For the most part, I was a GA (general-assignment) reporter, covering everything from a new Sonic opening or a hospital’s new MRI machine.
I also spent several years, off and on, covering the cops and courts beat, usually the most entertaining job for a reporter.
But it’s not every day that a pure-gold oddball story happens — the university football player arrested after getting stuck in the Taco Bell drive-through window looking for the chalupa he ordered, or the local marijuana advocate failing to get arrested for his cause by sparking up a doobie in the police station lobby.
That’s one end of the spectrum.
At the other end, tragedy.
People die. They’re murdered, electrocuted on the job, killed in a car accident. And sometimes it’s a child.
So many times I found the job distasteful, contacting a parent or relative of a dead child, whether it was foul play, a faulty playpen at daycare or a tractor accident — that’s one I confront from time-to-time when my boys are at Grandpa’s farm.
In making these visits and telephone calls, I can’t say that any insight was gained or that the story gave readers with their own children guidance on how to keep them safe.
Many times, the questions came at me: Do I have children? The point of which (sometimes implied, but mostly stated) being that how could I understand or empathize? Why open up to someone who doesn’t have the ability to convey what the family is going through?
Back then, I could only focus on the facts and details of the story, get the quotes right. What else is there to do?
This isn’t to say writers who don’t share the same background as their sources shouldn’t cover the story, or even that journalists writing about families must have children of their own.
But soon after my first son was born (I was working at The Packer by then), I came to understand why the question of children came up. Every time I read about the death of a child, it’s almost impossible not to put myself, my children, in that story in my mind, however fleetingly.
I left most of that type of reporting when I left daily newspapers behind, because the majority of what The Packer covers is business and much of it is positive.
And here’s what I’ve been leading up to: There’s the rare exception when someone dies from a foodborne illness linked to fresh fruits or vegetables, and sometimes it’s a child.
I’ll never forget the speech Produce Marketing Association president Bryan Silbermann gave at Fresh Summit 2006 in San Diego.
Just weeks after an E. coli outbreak linked to fresh spinach, Silbermann asked attendees to remember those who died, and the speech ended with a photo of 2-year-old Kyle Allgood on the screens throughout the banquet hall.
I thought of that speech when someone sent me a link to a recent Bloomberg News series on food safety that revisits a number of outbreaks from produce and other foods.

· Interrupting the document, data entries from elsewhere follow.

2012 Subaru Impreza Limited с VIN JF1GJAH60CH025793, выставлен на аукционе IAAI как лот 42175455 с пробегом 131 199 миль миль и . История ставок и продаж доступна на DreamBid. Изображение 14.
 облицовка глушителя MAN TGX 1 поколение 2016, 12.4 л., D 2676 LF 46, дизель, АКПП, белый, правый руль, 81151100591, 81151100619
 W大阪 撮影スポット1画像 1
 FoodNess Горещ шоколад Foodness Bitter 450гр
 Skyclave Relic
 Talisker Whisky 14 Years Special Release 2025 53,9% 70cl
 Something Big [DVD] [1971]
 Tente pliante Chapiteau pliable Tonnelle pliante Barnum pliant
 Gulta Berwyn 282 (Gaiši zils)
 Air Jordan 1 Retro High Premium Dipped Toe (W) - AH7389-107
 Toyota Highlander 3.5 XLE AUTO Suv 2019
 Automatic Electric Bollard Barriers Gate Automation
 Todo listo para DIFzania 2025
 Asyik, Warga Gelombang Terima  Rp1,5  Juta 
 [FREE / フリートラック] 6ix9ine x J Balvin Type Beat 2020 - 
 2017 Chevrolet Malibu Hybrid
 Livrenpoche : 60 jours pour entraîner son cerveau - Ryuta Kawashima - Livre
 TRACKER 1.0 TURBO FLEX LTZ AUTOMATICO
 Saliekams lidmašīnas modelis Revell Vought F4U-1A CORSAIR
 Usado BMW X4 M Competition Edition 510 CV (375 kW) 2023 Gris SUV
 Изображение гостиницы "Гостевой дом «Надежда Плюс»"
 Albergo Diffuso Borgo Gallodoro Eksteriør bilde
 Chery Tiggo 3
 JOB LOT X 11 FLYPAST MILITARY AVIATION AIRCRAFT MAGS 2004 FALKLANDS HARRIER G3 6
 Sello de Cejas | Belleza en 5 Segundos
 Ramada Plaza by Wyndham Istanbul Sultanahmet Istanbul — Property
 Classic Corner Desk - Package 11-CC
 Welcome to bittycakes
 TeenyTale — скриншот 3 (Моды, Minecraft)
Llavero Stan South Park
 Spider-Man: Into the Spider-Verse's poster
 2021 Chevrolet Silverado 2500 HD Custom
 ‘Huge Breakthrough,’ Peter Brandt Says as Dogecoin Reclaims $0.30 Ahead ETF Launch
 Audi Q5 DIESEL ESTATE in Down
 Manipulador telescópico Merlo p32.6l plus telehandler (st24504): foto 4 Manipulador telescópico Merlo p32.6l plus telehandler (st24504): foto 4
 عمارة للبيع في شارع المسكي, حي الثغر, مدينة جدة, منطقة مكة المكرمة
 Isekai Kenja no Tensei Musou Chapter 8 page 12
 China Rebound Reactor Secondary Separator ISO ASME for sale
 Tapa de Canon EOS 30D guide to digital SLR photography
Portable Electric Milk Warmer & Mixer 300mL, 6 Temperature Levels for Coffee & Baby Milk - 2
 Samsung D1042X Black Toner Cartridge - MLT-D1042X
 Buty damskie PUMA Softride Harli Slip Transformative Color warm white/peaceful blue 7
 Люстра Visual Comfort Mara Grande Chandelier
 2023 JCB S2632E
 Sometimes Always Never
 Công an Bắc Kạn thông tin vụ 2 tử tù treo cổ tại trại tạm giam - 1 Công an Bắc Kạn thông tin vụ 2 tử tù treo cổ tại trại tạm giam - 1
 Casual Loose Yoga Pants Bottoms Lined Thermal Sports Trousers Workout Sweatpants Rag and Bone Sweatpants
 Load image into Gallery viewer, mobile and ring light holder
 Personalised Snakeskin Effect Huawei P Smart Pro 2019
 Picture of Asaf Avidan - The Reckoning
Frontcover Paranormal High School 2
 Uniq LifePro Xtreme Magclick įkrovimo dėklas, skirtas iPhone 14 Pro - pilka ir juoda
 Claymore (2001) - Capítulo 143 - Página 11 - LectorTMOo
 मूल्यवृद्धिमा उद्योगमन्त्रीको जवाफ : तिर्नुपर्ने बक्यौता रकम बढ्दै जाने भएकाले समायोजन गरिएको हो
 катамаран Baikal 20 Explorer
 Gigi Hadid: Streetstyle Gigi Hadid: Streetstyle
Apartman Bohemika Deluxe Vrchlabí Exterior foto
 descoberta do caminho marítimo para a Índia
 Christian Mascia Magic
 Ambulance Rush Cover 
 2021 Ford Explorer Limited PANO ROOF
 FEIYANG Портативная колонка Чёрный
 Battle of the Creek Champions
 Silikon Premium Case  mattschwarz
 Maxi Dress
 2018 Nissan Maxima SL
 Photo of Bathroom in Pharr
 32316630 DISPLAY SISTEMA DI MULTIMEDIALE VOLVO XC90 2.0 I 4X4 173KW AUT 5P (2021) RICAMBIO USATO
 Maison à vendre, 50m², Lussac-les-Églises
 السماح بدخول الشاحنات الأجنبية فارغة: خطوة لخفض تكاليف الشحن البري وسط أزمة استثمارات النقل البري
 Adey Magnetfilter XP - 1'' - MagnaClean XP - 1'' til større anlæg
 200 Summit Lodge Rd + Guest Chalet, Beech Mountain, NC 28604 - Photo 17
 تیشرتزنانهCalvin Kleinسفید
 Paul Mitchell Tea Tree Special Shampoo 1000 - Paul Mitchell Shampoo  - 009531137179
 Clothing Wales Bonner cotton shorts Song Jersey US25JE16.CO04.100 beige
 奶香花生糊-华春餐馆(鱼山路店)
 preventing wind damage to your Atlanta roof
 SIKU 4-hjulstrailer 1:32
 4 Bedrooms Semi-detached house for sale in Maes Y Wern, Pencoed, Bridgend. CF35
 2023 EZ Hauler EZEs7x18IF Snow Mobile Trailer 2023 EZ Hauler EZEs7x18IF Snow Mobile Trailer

No doubt many in the industry have read it, and have some issues with the conclusions drawn from the reporting. Rightfully so, given the description leading off the stories: “For-profit companies have quietly taken over much of the U.S. Food and Drug Administration’s role in making sure what Americans eat is safe. They’ve failed to stop illness and deaths.”
Third-party audits are certainly one of the layers of food safety checks that responsible companies take, but there’s nothing sinister going on, quietly or not.
In fact, one of the most vocal complaints from the industry is that Congress is not giving the FDA what it needs to truly fund the Food Safety Modernization Act.
The series does serve as a reminder that despite how far the industry has come in recent years (with in-house testing programs and numerous research projects through the Center for Produce Safety), ongoing recalls and outbreaks tell a different story to consumers.
Mistakes have been made, some leading to hospitalization and deaths. That’s something I believe all growers and shippers reflect on, and hopefully cause them to take stock in food safety protocols at their own operations.
It’s a sound business decision to enact these protocals, of course, but growers aren’t callous, despite media coverage that suggests otherwise.
They only have to look around the dinner table to see the real reason driving the need for food safety.